Pour essayer d'enrayer la protestation, François Hollande a voulu rassurer, lors de sa dernière intervention télévisée, en affirmant que la procréation médicalement assistée (PMA) et la gestation pour autrui (GPA), dont les opposants craignent qu’elles ne soient des conséquences directes du mariage gay, n'étaient pas à l'ordre du jour. Mais cela n'a pas convaincu le député UMP Jacques Myard. Pour lui, l’adoption de la loi sur le mariage pour tous ouvrirait bien la voie à ces deux mesures : « Le président lui-même dit qu’il n’y aura pas de GPA. Or la logique veut qu’on aille vers cela et une grande partie de sa majorité le souhaite, de la même manière que la PMA. Donc on voit très bien que ce gouvernement s’est mis lui-même dans les cordes, dans un coin, et que s’il veut en sortir, il doit suspendre un texte imbécile ».
Quel enjeu au Sénat ?
Dans ce contexte, le débat au Sénat va permettre une nouvelle évaluation d’un texte controversé. En commission, le projet de loi a déjà été modifié. Certains amendements, qui font évoluer le texte voté par les députés, ont été adoptés, notamment pour empêcher la pluri-parentalité, sur l'utilisation du nom de famille de manière à faire prévaloir encore le nom du père ou sur le fait de préserver les désignations de « père » et « mère ».
Autant de points qui réjouissent Hervé Mariton, l'un des députés UMP qui s'est opposé le plus farouchement au mariage pour tous et qui l'incitent à penser que tout n'est peut-être pas encore joué. « Le rapporteur du Sénat, explique-t-il, aussi attaché soit-il au texte sur le fond, l’a complètement démantelé dans la version votée à l’Assemblée. C’est un camouflet cinglant… un Sénat qui défait complètement le travail de la majorité à l’Assemblée. J’attends de voir ce que mes petits camarades de la majorité, ici à l’Assemblée, diront ensuite, et puis surtout ce qui serait évidemment le mieux, c’est que le texte soit retoqué au Sénat par une bonne conjonction ».
Le texte peut-il être rejeté au Sénat ? Ce qui est sûr, c'est que la gauche n’y dispose que d'une majorité de six voix. Toute défection peut donc avoir des conséquences. Deux ou trois sénateurs socialistes et deux ou trois radicaux hésiteraient. Mais à droite et au centre aussi, rien n'est inscrit dans le marbre. Cinq ou six sénateurs pourraient voter en faveur du texte ou s'abstenir. Les amendements, la teneur des débats, auront donc certainement un impact sur le vote final au Sénat. Mais même si le texte était rejeté dans cette chambre, cela ne pourrait pas empêcher l'adoption de la loi puisque le texte retournera à l'Assemblée nationale où la gauche a la majorité absolue.
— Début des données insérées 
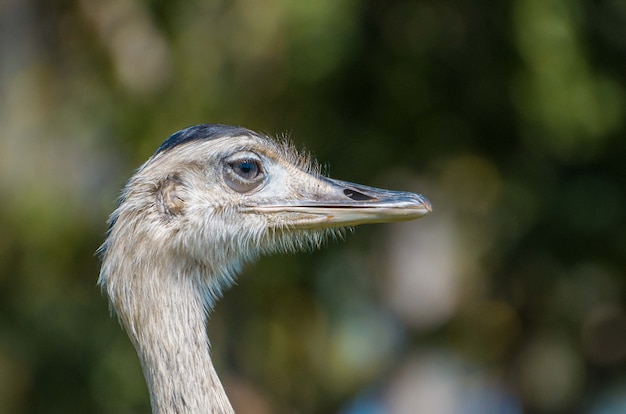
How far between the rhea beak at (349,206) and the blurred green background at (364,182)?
4848mm

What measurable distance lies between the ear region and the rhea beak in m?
0.36

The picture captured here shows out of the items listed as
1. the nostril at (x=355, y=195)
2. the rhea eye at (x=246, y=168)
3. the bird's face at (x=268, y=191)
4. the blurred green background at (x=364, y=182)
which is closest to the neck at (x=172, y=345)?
the bird's face at (x=268, y=191)

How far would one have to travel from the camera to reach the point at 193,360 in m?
4.57

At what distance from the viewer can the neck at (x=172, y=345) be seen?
4504mm

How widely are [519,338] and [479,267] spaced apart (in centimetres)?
94

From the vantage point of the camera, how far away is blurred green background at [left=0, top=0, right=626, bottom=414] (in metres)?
10.4

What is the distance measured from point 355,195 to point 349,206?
84 mm

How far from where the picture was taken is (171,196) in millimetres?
4984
Le recours au Conseil constitutionnel
Les parlementaires UMP opposés au mariage pour tous ont d’ailleurs déjà pris en compte l’hypothèse de l’adoption probable de la loi et ont prévenu qu’ils déposeront un recours devant le Conseil constitutionnel. Jean-Pierre Michel en est conscient mais ne craint pas cette perspective : « J’ai étudié la question avec toute une série de juristes autour de moi… Rien dans la loi, dans la Constitution, n’interdit que la loi prévoie l’ouverture du mariage aux couples de même sexe et dès l’instant où le législateur prévoit le mariage pour ces couples-là, eh bien le reste suit, c’est-à-dire la parentalité. »
Mariage et adoption, ni plus ni moins, c'est ce que François Hollande avait promis. Mais l’opinion semble évoluer : un sondage vient d’indiquer que les Français sont toujours majoritairement favorables au mariage (53%) mais qu’ils sont de plus en plus nombreux (56%) à être opposés à l’adoption.